> _Document excerpt_:
# # # # # # #

As Thomisticguy (aka Pastor Van Oosten) points out, we had a discussion on the issue of terminating life support for individual in a persistent vegetative state ("PVS") at the Thursday night Aquinas Circle. The thesis discussed based on the following syllogism:
1. According to the Catechism, the purpose of human life is to "seek, know and love" God.
2. Individuals who are in PVS are not able to "seek, know and love" God.
3. Therefore, such individuals are not - and we assume never will be capable of - living a human life.
4. Accordingly, there is no moral or human purpose in maintaining such individuals in such a non-human life, and it may be the case that moral harm is being done to such individuals by delaying their union with God.
I am not sure that the move from "3" to "4" is obvious, and it seems that the moral harm point may be countered by speculating that the person's final end is not Heaven, in which case, delaying their ultimate destiny does them a lot of good.
On his Blog, Thomisticguy has addressed from a Thomistic perspective whether we can be sure that people in a PVS are not capable of seeking, knowing and loving God and whether "purpose" can be narrowly defined as the individual's purpose, as opposed to the purpose of other people or the community itself. (See my comment on Thom's post here.)

# # # # # # #

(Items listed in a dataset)

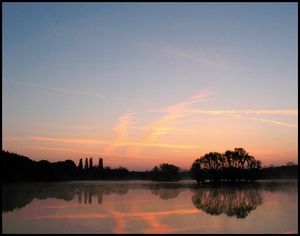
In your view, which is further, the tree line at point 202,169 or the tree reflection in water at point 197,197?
the tree line at point 202,169

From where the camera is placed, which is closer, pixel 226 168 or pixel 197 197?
pixel 197 197

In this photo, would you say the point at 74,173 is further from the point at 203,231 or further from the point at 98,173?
the point at 203,231

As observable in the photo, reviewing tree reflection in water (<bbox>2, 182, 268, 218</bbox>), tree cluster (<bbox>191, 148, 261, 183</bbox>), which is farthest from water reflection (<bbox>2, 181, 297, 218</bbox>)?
tree cluster (<bbox>191, 148, 261, 183</bbox>)

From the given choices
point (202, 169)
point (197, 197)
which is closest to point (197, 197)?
point (197, 197)

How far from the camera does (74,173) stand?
136 meters

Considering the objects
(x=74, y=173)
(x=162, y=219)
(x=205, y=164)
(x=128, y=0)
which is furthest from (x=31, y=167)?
(x=128, y=0)

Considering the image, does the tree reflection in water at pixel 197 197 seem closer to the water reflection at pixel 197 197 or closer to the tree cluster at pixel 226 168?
the water reflection at pixel 197 197

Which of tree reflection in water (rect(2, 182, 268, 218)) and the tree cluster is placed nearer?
tree reflection in water (rect(2, 182, 268, 218))

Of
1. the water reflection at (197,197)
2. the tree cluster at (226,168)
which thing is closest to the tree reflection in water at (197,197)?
the water reflection at (197,197)

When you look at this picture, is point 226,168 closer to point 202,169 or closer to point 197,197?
point 202,169

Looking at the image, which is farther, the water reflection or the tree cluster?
the tree cluster

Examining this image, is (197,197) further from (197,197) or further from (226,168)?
(226,168)

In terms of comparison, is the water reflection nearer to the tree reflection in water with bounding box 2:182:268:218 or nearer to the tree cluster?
the tree reflection in water with bounding box 2:182:268:218

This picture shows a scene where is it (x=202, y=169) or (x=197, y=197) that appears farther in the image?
(x=202, y=169)
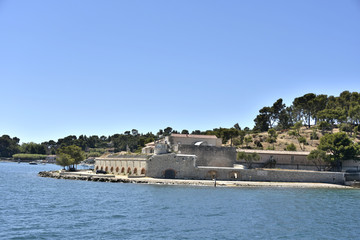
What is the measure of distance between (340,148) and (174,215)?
129ft

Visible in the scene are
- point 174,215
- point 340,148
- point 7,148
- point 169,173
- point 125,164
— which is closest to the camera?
point 174,215

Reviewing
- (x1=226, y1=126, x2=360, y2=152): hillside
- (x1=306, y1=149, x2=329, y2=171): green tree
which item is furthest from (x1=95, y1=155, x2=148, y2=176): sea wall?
(x1=226, y1=126, x2=360, y2=152): hillside

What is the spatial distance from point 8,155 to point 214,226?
6709 inches

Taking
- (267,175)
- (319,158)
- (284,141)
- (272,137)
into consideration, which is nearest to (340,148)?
(319,158)

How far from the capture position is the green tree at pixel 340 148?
195ft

# # # # # # #

> _Tasks and exercises_:
(1) According to the blog post on terminating life support, on which night was the Aquinas Circle discussion held?
(2) Translate this sentence from the blog post on terminating life support into Spanish: "According to the Catechism, the purpose of human life is to "seek, know and love" God."
(3) Go on with the blog post on terminating life support, picking up after its last sentence.

> _Results in order_:
(1) Thursday night

(2) Según el Catecismo, el propósito de la vida humana es "buscar, conocer y amar" a Dios.

(3)
This argument seems novel at first glance, but is really just a variation on the secularist argument that defines human "functionality" as the sine qua non for determining moral rights and obligations. The secular argument based on functionality usually argues that the ability to reason and experience is the essence of humanity, and that someone without those capacities has the moral status of animals, which lack those essential human capacities.
This is not an extreme position. I think that the intuition of most people is to feel a horror at the the situation of people in PVS. Those in PVS seem to have entered a "post-human" life devoid of everything that the sentient finds meaningful. The death of those in PVS naturally seems a mercy for the family, society and the individual himself.
On the other hand, there is another intuition that we have. We still see those in PVS as being "human." We would have to descend into a presently unrecognizable culture to countenance the medical experimentation on the PVS, or harvesting their organs, although that fits into the notion that function determines status. Moreover, while we are willing to remove feeding tubes and watch them die, we are not willing to smother them with pillows or expose them to the elements.
The intuition then is that even without their human functions, individuals in a PVS are still humans.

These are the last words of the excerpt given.